SOURCE DOCUMENT
-*-*-
Is the high cost of Class 8 tractors ‘the new diesel’?

North American Class 8 truck order activity started off 2012 great gangbusters, leading to overly optimistic projections from the OEMs and a subsequent downgrading by OEs and industry forecasters alike. There has been an unmistakable cooling of new order activity, which has prompted me to examine in detail the challenges involved in refreshing the fleet in the wake of a devastating recession that threw traditional trade cycles to the wind.
You’ll find a full feature on this issue in the August issues of Truck News and Truck West, but I thought I’d open it up for discussion in advance with the posting of this blog.
I’ve found two things when conducting my research. A) That new trucks have never been more expensive – duh! And B), that the great divide between those who can afford them and those who cannot is widening.
Those of you who regularly read my blog and my Hooked Up newsletter will have seen these numbers, but I’ll present them once again. According to Steve Russell, head of Celadon Trucking, the trade-in formula has been rewritten.
When I visited Steve at his Indianapolis office this spring, he grabbed a pen and paper and scribbled out the new trade-in formula as such: In 2006, a new truck cost $95,000 and a three-year-old truck was worth $50,000, so a company looking to upgrade would require a loan of $45,000, which was easy to obtain. Today, a new truck costs $125,000 and a three-year-old truck is worth $50,000, so the company requires a $75,000 loan and very few financial institutions will write it.
-*-*-
SOURCE RECORDS
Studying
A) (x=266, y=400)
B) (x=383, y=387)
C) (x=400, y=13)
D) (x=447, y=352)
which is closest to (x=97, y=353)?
-*-*-
TASK INSTRUCTIONS
• 1. In the blog post on Class 8 truck costs, what did a new truck cost in 2006?
• 2. Write out every line of the records in Block 1 without any changes.
The blog post on Class 8 truck costs and the records have no connection to each other.

TASK-BY-TASK OUTPUTS
• 1. $95,000.

• 2.
Studying
A) (x=266, y=400)
B) (x=383, y=387)
C) (x=400, y=13)
D) (x=447, y=352)
which is closest to (x=97, y=353)?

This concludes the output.